Partiamo dal presupposto che la Juventus non è, giustamente, considerata una delle pretendenti alla vittoria dello Scudetto 2026/27. Guardando le rose a disposizione di Chivu e Gasperini, si capisce che i bianconeri, in questo momento storico, non possono competere con loro. Lecito, dunque, aspettarsi che la formazione guidata da Spalletti abbia, anche quest'anno, l'obiettivo di arrivare al fischio finale della trentottesima giornata occupando una posizione in classifica tra il terzo e il quarto posto, cioè di tornare a raggiungere la qualificazione in Champions League dopo un anno di assenza.

Dopo aver fatto questa doverosa premessa, è ora arrivato il momento di parlare dell'avvio di campionato dei bianconeri. Quattro le partite di Serie A disputate finora da Bremer e compagni, mettendo a referto due vittorie, un pareggio e una sconfitta, risultati arrivati casualmente proprio in quest'ordine. Dopo due giornate, la Juventus aveva infatti il punteggio pieno grazie alle vittorie su Frosinone e Parma, mentre alla terza è andato in scena il pareggio contro il Milan allo Stadium. Nell'ultima giornata, invece, è arrivato il sapore amaro della sconfitta, peraltro contro una squadra sulla carta inferiore come il Sassuolo.
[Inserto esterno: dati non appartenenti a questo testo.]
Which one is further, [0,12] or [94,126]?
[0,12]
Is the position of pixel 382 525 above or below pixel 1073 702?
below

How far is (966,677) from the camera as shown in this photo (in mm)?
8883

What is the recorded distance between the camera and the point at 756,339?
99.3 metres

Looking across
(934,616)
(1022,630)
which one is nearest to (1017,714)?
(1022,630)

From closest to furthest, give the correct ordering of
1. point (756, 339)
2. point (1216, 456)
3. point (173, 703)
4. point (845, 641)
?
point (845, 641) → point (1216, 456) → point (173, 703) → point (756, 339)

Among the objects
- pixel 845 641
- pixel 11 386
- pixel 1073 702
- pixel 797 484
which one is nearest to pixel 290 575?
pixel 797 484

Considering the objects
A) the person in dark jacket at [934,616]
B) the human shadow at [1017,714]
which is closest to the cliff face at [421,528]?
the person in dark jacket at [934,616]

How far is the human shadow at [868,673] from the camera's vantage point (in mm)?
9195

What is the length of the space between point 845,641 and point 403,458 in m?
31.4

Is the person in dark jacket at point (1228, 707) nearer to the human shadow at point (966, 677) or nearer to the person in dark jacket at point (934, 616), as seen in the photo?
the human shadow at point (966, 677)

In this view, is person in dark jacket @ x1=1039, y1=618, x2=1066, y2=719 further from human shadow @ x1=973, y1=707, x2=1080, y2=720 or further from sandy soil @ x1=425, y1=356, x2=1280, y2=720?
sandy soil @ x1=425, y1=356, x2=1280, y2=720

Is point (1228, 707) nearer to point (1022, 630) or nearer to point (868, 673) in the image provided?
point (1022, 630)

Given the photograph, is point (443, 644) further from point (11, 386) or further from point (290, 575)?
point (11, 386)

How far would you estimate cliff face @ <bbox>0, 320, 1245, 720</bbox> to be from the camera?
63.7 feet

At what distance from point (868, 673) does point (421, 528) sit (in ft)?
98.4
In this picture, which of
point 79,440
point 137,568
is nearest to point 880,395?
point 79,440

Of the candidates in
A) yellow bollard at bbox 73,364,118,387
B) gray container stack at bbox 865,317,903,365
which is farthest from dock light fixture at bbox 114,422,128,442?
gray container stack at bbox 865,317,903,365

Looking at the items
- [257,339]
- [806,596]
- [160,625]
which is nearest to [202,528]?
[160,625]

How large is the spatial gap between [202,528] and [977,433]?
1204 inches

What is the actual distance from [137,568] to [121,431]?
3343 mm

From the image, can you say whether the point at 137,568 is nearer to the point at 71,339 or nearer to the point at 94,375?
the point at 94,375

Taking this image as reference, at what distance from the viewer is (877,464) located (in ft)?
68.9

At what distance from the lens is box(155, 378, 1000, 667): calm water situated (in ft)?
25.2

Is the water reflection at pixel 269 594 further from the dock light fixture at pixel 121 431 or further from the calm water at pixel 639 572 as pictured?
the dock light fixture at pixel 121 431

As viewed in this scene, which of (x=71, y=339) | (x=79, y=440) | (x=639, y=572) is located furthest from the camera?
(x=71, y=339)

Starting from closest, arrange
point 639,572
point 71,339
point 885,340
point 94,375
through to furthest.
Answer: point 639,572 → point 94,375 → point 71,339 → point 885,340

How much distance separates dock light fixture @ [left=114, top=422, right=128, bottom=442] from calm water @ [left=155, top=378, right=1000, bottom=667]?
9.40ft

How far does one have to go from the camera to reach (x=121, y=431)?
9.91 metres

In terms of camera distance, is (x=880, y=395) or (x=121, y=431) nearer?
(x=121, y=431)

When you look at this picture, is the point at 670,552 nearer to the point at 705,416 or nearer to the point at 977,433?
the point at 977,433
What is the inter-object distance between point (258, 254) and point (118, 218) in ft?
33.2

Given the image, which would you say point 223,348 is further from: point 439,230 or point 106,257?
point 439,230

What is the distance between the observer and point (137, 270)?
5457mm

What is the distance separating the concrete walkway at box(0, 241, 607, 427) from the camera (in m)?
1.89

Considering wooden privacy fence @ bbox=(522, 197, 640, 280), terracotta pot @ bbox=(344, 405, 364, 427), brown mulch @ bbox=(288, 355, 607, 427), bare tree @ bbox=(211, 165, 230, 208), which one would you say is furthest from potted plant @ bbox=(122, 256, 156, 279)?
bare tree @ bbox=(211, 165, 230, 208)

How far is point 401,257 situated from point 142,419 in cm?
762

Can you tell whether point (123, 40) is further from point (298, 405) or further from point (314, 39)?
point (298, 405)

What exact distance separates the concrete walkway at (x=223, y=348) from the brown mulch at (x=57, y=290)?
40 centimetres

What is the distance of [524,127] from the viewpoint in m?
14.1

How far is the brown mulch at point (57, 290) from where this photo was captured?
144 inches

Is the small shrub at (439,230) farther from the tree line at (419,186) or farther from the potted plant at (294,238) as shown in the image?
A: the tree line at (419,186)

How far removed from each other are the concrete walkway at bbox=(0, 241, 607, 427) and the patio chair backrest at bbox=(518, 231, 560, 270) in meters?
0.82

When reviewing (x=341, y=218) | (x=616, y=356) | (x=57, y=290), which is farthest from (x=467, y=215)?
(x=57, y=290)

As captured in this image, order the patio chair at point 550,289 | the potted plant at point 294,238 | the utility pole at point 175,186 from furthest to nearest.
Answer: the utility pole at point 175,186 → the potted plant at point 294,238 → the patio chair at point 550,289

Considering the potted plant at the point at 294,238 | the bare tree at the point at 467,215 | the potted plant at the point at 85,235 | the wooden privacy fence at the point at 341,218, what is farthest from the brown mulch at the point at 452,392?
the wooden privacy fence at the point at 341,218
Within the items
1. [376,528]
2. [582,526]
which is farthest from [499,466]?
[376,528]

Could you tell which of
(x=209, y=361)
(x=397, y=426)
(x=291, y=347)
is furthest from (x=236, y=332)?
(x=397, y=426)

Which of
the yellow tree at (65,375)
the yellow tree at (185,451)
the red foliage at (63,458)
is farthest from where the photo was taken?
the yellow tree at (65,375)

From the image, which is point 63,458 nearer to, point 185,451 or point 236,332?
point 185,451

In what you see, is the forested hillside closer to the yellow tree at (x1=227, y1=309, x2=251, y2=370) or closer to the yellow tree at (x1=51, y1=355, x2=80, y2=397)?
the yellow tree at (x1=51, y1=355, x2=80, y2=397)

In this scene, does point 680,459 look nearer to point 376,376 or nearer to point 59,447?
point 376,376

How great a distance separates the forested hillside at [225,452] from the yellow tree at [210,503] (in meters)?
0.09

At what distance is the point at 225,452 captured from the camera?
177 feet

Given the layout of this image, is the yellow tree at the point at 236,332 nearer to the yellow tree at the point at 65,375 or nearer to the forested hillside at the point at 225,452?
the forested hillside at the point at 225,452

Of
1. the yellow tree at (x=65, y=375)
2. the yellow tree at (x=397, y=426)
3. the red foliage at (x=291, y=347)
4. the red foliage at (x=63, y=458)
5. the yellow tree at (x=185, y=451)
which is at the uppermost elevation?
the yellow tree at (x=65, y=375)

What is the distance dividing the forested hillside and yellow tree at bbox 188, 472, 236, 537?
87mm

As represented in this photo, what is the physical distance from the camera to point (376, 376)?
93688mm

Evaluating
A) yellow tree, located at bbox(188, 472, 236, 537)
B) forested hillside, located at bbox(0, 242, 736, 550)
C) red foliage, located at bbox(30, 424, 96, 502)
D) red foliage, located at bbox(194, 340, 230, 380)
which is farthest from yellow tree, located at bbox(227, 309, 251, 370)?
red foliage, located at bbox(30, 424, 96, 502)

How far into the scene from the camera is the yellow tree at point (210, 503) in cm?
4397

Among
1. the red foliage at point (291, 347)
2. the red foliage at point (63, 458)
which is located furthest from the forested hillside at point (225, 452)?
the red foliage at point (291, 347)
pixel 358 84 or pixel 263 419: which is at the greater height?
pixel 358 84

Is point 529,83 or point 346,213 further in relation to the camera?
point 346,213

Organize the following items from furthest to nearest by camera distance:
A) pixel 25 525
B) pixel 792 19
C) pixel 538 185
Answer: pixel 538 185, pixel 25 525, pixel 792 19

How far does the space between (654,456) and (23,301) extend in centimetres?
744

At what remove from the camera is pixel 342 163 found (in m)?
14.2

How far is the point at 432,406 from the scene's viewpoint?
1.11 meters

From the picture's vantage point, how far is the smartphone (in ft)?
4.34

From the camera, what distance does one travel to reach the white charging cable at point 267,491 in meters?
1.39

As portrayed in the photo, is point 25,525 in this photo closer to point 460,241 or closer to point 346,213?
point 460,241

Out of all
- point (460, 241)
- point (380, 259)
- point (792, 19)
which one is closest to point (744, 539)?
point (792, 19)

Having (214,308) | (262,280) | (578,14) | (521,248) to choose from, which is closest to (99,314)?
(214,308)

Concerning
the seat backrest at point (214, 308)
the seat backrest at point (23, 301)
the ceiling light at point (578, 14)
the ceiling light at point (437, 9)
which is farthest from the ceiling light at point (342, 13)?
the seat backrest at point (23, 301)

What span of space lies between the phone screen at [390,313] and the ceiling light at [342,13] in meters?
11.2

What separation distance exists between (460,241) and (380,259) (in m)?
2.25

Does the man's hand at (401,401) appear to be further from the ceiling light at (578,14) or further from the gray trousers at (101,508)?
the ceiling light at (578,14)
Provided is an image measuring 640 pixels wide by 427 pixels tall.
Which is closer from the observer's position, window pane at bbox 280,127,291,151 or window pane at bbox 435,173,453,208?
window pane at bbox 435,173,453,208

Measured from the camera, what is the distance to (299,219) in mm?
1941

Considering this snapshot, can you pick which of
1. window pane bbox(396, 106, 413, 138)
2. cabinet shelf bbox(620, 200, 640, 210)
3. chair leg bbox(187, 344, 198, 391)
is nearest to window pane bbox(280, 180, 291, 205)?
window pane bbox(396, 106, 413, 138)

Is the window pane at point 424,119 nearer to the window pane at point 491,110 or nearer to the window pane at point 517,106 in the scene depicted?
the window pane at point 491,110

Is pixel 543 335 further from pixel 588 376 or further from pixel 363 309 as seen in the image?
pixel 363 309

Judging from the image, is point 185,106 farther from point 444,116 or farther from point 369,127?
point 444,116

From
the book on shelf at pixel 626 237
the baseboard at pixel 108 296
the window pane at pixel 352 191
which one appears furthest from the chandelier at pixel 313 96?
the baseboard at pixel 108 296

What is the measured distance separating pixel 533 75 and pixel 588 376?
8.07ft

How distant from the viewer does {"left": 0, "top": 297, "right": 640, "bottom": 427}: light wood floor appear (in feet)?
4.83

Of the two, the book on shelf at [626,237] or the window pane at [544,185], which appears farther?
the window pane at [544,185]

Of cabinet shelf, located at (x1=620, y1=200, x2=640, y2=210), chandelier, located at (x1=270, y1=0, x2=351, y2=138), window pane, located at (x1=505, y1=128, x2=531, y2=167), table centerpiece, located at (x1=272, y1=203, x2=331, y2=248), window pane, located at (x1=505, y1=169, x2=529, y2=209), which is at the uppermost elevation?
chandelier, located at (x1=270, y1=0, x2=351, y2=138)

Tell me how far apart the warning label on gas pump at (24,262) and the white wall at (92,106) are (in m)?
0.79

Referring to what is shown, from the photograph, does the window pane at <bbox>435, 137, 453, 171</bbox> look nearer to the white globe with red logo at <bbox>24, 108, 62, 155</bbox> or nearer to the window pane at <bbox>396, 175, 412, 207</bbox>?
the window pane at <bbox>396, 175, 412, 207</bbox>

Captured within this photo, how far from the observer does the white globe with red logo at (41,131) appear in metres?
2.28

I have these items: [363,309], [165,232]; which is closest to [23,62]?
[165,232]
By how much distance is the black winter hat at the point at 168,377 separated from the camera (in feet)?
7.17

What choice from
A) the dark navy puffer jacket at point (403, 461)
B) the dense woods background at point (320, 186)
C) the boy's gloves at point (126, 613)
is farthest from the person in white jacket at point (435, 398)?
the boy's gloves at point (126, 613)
Il risultato contro i neroverdi è arrivato in modo rocambolesco, con una partita che poteva finire in tutti i modi, ma che alla fine ha premiato i padroni di casa, capaci di sfruttare nel migliore dei modi lo sbilanciamento di una Juventus alla forsennata ricerca della vittoria.

A mitigare l'amarezza per la sconfitta rimediata al Mapei Stadium è arrivata la vittoria nell'esordio in Europa League contro un'avversaria certamente non irresistibile come il NEC, ma che ha avuto comunque il pregio di far sbloccare gli attaccanti bianconeri. Sia Woltemade sia Kolo Muani hanno infatti messo a segno una rete a testa, con il francese che ha anche servito l'assist a Çelik per il momentaneo 4-0.

Nei giorni passati tra la sconfitta con il Sassuolo e la vittoria contro il NEC, negli ambienti juventini hanno già iniziato a fiorire i primi semi del malcontento. In tanti hanno iniziato a rivedere i fantasmi del passato, di una squadra con enormi difficoltà a segnare e a cui troppo spesso capita di subire gol al primo tiro degli avversari. Eppure, qualcosa di diverso, soprattutto dal punto di vista dell'atteggiamento, si è iniziato a vedere. È vero, contro il Sassuolo è arrivata una deludente sconfitta, ma, visto che anche il pareggio sarebbe stato un risultato poco soddisfacente, almeno i bianconeri, questa volta, hanno provato a vincerla fino a quando l'ex Adžić non ha segnato la rete decisiva. Negli anni passati, quella veemenza finale era difficilmente visibile; anzi, spesso avremmo assistito a una squadra che, per paura di essere sconfitta, avrebbe iniziato ad avere il braccino corto, cercando giocate "sicure" che a volte si sono comunque tramutate in banali errori. 

A questo punto, la sfida di oggi contro un avversario di livello come l'Atalanta di Sarri diventa particolarmente delicata. Per i bianconeri sarà fondamentale continuare a dimostrare di voler vincere a tutti i costi, senza dimenticare, però, un minimo di equilibrio per evitare che Scamacca e soci abbiano vita troppo facile nel ritrovarsi da soli di fronte a Vicario. Un risultato positivo tra le mura amiche riporterebbe certamente l'entusiasmo del popolo juventino a livelli più alti e allontanerebbe, almeno per qualche tempo, quei mugugni e quei fantasmi del passato che, negli ultimi tempi, avevano iniziato a far capolino nell'ambiente bianconero.